Determine if a pod is being CPU throttled or hitting its memory limits (OOMKilled
).
Use a script to determine if any pods are being CPU throttled, and check the Kubernetes events to see if any pods are hitting a memory limit.
IMPORTANT: The presence of CPU throttling does not always indicate a problem, but if a service is being slow or experiencing latency issues, this procedure can be used to evaluate if it is not performing well as a result of CPU throttling.
Identify pods that are hitting resource limits in order to increase the resource limits for those pods.
Use a script to determine if any pods are being CPU throttled.
Create the script file.
The script can be used on any master or worker NCN that can SSH to worker nodes.
Create the detect_cpu_throttling.sh
script with the following contents:
#!/bin/sh
# Usage: detect_cpu_throttling.sh [pod_name_substr] (default evaluates all pods)
str=$1
: ${str:=.}
while read ns pod node; do
echo ""
echo "Checking $pod"
while read -r container; do
uid=$(echo $container | awk 'BEGIN { FS = "/" } ; {print $NF}')
ssh -T ${node} <<-EOF
dir=$(find /sys/fs/cgroup/cpu,cpuacct/kubepods/burstable -name *${uid}* 2>/dev/null)
[ "${dir}" = "" ] && { dir=$(find /sys/fs/cgroup/cpu,cpuacct/system.slice/containerd.service -name *${uid}* 2>/dev/null); }
if [ "${dir}" != "" ]; then
num_periods=$(grep nr_throttled ${dir}/cpu.stat | awk '{print $NF}')

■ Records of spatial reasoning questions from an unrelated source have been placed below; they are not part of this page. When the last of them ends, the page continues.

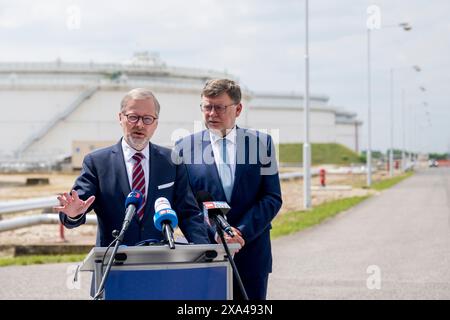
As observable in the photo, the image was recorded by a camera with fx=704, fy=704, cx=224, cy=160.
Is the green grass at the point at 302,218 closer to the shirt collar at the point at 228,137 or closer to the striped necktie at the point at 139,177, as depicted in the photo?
the shirt collar at the point at 228,137

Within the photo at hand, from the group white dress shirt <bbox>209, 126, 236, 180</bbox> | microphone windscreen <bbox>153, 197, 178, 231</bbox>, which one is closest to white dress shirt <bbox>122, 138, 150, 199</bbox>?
white dress shirt <bbox>209, 126, 236, 180</bbox>

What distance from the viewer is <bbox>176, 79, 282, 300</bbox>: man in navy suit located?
4098 millimetres

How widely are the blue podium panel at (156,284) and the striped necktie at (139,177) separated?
0.88 meters

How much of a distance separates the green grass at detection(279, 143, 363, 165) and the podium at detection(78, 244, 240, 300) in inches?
3467

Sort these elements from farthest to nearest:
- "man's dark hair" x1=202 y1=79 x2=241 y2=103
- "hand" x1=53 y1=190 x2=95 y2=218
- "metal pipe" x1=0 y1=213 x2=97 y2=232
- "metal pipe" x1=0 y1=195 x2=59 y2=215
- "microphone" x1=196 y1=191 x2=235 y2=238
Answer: "metal pipe" x1=0 y1=195 x2=59 y2=215 < "metal pipe" x1=0 y1=213 x2=97 y2=232 < "man's dark hair" x1=202 y1=79 x2=241 y2=103 < "hand" x1=53 y1=190 x2=95 y2=218 < "microphone" x1=196 y1=191 x2=235 y2=238

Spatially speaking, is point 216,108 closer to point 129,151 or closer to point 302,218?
point 129,151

if [ ${num_periods} -gt 0 ]; then
echo "*** CPU throttling for containerid ${uid}: ***"
cat ${dir}/cpu.stat
echo ""
fi
fi
EOF
done <<< "`kubectl -n $ns get pod $pod -o yaml | grep ' - containerID'`"
done <<<"$(kubectl get pods -A -o wide | grep $str | grep Running | awk '{print $1 " " $2 " " $8}')"
Use the script to determine if any pods are being CPU throttled. The script can be used in two different ways:
Pass in a substring of the desired pod names.
In the example below, the externaldns
pods are being used.
ncn-mw# ./detect_cpu_throttling.sh externaldns
Example output:
Checking cray-externaldns-coredns-58b5f8494-c45kh
Checking cray-externaldns-coredns-58b5f8494-pjvz6
Checking cray-externaldns-etcd-2kn7w6gnsx
Checking cray-externaldns-etcd-88x4drpv27
Checking cray-externaldns-etcd-sbnbph52vh
Checking cray-externaldns-external-dns-5bb8765896-w87wb
*** CPU throttling: ***
nr_periods 1127304
nr_throttled 473554
throttled_time 71962850825439
Call the script without a parameter to evaluate all pods.
It can take two minutes or more to run when evaluating all pods:
ncn-mw# ./detect_cpu_throttling.sh
Example of first several lines of output:
Checking benji-k8s-fsfreeze-9zlfk
Checking benji-k8s-fsfreeze-fgqmd
Checking benji-k8s-fsfreeze-qgbcp
Checking benji-k8s-maint-796b444bfc-qcrhx
Checking benji-k8s-postgresql-0
Checking benji-k8s-pushgateway-777fd86545-qrmbr
Check if a pod was killed or restarted because it reached its memory limit.
Look for a Kubernetes event associated with the pod being killed/restarted.
ncn-mw# kubectl get events -A | grep -C3 OOM
Example output:
default 54m Warning OOMKilling node/ncn-w003 Memory cgroup out of memory: Kill process 1223856 (prometheus) score 1966 or sacrifice child
default 44m Warning OOMKilling node/ncn-w003 Memory cgroup out of memory: Kill process 1372634 (prometheus) score 1966 or sacrifice child
Determine which pod was killed using the output above.
Use grep
on the string returned in the previous step to find the pod name. In this example, prometheus
is used.
ncn-mw# kubectl get pod -A | grep prometheus
Increase the resource limits for the pods identified in this procedure. See Increase Pod Resource Limits.